■ Ziel 1:
Prüfe anhand der zitierten Passage, ob die folgenden Aussagen zutreffen, und belege jede Antwort mit Ja oder Nein sowie den entscheidenden Worten der Passage im genauen Wortlaut: (a) Die Frage nach dem Einfluss der Supervision auf den Verlauf des Schulversuchs wurde ausführlich beantwortet. (b) Barbara Kubesch war für die Beschreibung der unternommenen Supervisionen zuständig. (c) Astrid Kaiser erörterte theoretisch, welchen Zweck Supervision in Schulentwicklungsprozessen haben kann.
■ Ziel 2:
Beantworte mithilfe der zitierten Passage, welche Erkenntnis den Aufhänger für das Kapitel zur Supervision bildet.

### Zitierte Passage

Die Erkenntnis, dass sich an der Art des Unterrichtens durch Schulentwicklungsprozesse und Schulreformen nur wenig verändert, bildet den Aufhänger für das folgende Kapitel zur Supervision (Kapitel 4). Die an sich spannende Frage, ob und welchen Einfluss Supervision auf den Verlauf des Schulversuchs hatte, wurde jedoch nur unzureichend beantwortet. Zudem machte dieser Abschnitt einen uneinheitlichen Eindruck auf mich. An vielen Stellen vermisste ich die Stringenz im Aufbau und die Klarheit bei der inhaltlichen Beschreibung. Dies mag u.a. daran gelegen haben, dass sich zwei Autorinnen die einzelnen Unterkapitel geteilt haben. Während Astrid Kaiser theoretisch erörterte, welchen Zweck Supervision in Schulentwicklungsprozessen haben kann und ihre Einsatzfähigkeit im Kontext der Geschlechterthematik erläuterte, war Barbara Kubesch für die Beschreibung der unternommenen Supervisionen zuständig. Wie die Supervisionen letztendlich konkret umgesetzt wurden, lässt sich aus ihren Ausführungen allerdings nicht genau ableiten.

######
### Auszüge aus Datensatz

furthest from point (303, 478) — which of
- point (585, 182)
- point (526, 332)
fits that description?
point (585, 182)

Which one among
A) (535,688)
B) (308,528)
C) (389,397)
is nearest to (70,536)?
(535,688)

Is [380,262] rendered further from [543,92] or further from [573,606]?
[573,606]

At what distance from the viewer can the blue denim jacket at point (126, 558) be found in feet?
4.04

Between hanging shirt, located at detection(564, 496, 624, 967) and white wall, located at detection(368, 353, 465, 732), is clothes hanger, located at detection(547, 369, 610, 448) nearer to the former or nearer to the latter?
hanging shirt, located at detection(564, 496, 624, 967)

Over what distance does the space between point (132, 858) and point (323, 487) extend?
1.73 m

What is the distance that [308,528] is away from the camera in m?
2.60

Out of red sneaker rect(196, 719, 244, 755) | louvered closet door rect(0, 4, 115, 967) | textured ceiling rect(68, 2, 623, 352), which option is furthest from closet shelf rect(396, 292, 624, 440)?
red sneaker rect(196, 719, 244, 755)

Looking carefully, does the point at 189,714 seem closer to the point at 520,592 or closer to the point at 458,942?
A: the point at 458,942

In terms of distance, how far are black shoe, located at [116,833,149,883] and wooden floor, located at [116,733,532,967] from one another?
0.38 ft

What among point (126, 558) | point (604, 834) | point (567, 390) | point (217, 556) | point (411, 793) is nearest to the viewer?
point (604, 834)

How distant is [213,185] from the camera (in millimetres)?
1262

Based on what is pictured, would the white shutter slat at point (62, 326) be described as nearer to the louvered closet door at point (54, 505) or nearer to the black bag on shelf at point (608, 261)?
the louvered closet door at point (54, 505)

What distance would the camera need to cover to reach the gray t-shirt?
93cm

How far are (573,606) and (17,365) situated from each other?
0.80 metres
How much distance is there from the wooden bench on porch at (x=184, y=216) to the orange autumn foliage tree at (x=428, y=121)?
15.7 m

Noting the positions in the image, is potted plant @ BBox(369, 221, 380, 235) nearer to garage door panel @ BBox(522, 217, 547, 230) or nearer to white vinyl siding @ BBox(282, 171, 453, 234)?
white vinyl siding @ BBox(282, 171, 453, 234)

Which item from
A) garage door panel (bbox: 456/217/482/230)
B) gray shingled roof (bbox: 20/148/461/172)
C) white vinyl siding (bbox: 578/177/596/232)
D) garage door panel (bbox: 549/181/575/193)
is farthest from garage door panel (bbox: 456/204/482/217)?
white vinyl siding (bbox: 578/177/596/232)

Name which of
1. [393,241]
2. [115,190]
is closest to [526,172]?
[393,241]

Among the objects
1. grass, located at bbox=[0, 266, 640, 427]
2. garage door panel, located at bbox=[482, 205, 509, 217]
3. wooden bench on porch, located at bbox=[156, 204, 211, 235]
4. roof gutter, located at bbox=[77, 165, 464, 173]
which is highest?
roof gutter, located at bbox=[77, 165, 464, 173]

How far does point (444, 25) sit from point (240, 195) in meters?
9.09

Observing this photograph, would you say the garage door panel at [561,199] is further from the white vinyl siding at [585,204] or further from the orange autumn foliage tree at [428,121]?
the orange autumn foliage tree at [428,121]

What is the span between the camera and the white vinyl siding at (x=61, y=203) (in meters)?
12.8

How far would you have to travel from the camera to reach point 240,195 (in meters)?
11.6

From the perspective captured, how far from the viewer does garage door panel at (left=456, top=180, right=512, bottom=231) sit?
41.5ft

######

■ Ergebnis 1:
(a) Nein: „Die an sich spannende Frage, ob und welchen Einfluss Supervision auf den Verlauf des Schulversuchs hatte, wurde jedoch nur unzureichend beantwortet.“
(b) Ja: „war Barbara Kubesch für die Beschreibung der unternommenen Supervisionen zuständig“
(c) Ja: „Während Astrid Kaiser theoretisch erörterte, welchen Zweck Supervision in Schulentwicklungsprozessen haben kann“

■ Ergebnis 2:
Die Erkenntnis, dass sich an der Art des Unterrichtens durch Schulentwicklungsprozesse und Schulreformen nur wenig verändert.